Data en ecologische impact
Hoewel huur- en deelinitiatieven op verschillende vlakken een positieve impact kunnen hebben, hebben bedrijven vandaag vaak geen data om die claim hard te maken. Hoeveel CO2-uitstoot wordt bijvoorbeeld daadwerkelijk vermeden door het huren van een product in plaats van het kopen ervan? Welke materiaalstromen gaan er gepaard met huur- en deelsystemen? En in hoeverre draagt reparatie of hergebruik bij aan het verkleinen van de ecologische voetafdruk?

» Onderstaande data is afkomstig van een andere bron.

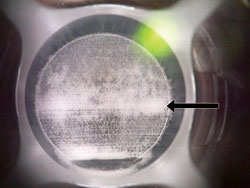 An increase in opaque bubble layer (arrow) is visible at the junction where the second raster pass went through the border of the interrupted first raster pass.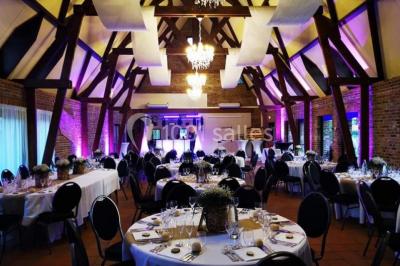 Table élégamment dressée avec menu, couverts, verres et une fleur rouge en centre de table, éclairée par la lumière…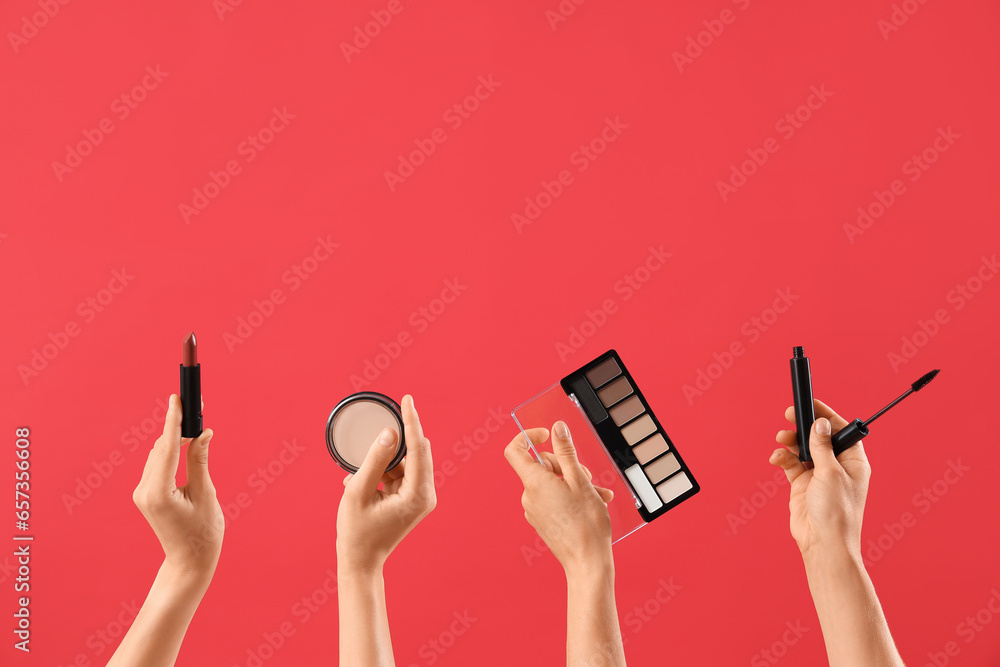 Women with makeup products on red background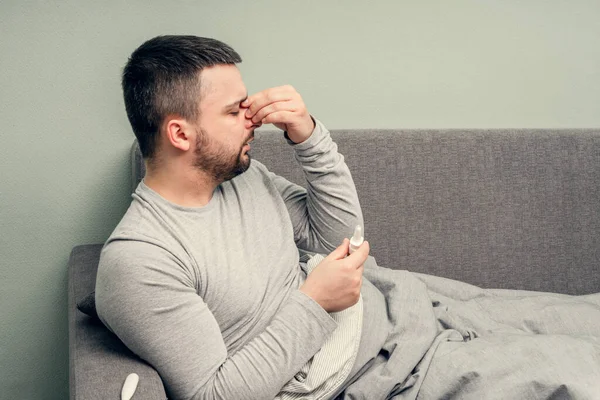 Disease. Cheer at home. A young man is sick, is treated at home. Blows her nose into a napkin, runny nose. Infection, epidemic, bacillus carrier.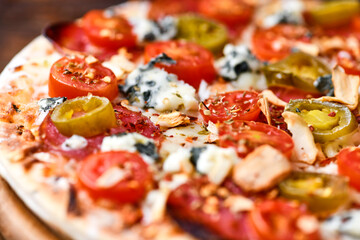 Pizza with salami, jalapeno pepper, cherry tomatoes and mozzarella cheese. Soft focus.	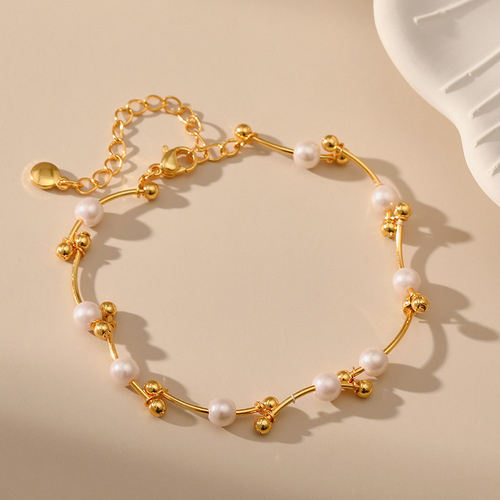 Pearl bracelet with a personalized knotted design, featuring golden round beads and copper tubing—perfect as a lucky charm to attract good fortune, crafted with 18K real gold plating.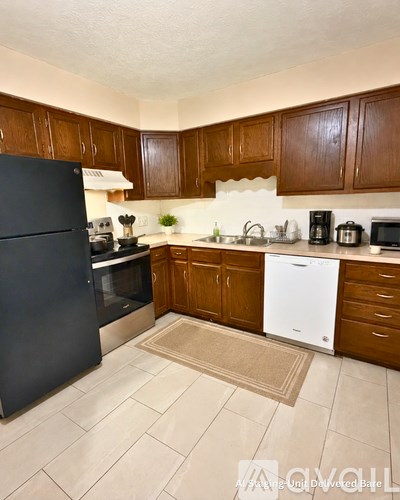 A kitchen with brown cabinets and a black refrigerator.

Onder invloed van Europese regelgeving groeit tegelijk de behoefte aan deze data, vooral op vlak van ecologie. De ontwikkeling van indicatoren die de huur- en deelmarkt kwantificeren is op dat vlak veelbelovend. Instrumenten zoals de CE Monitor van Vlaanderen Circulair kunnen bedrijven helpen bepalen welk model het beste past bij hun profiel en ecologische doelstellingen. Verdere samenwerkingen tussen onderzoek en praktijk kunnen helpen om zulke tools verder te ontwikkelen en beter zicht te krijgen op de effecten van huren en delen.
Conclusie
Het SHARE Event heeft aangetoond dat onderzoek naar huren en delen al interessante inzichten heeft opgeleverd. Er is behoefte aan meer vertrouwen in de systemen, betere communicatie over het aanbod en de werking, en meer flexibele en ontzorgende modellen om mensen aan te trekken. Daarnaast is er nog veel ruimte voor verder onderzoek en ontwikkeling. Naast sociale inclusie, dataverzameling en -interpretatie, zijn er ook nog tal van onderzoeksmogelijkheden op vlak van B2B verhuur- en deelsystemen, marktindicatoren en het bredere systeemperspectief rond de huur- en deelmarkt. Met de samenwerking tussen kennisinstellingen, bedrijven en consumenten, zoals gefaciliteerd door de Green Deal Huren en Delen, kan deze circulaire toekomst werkelijkheid worden.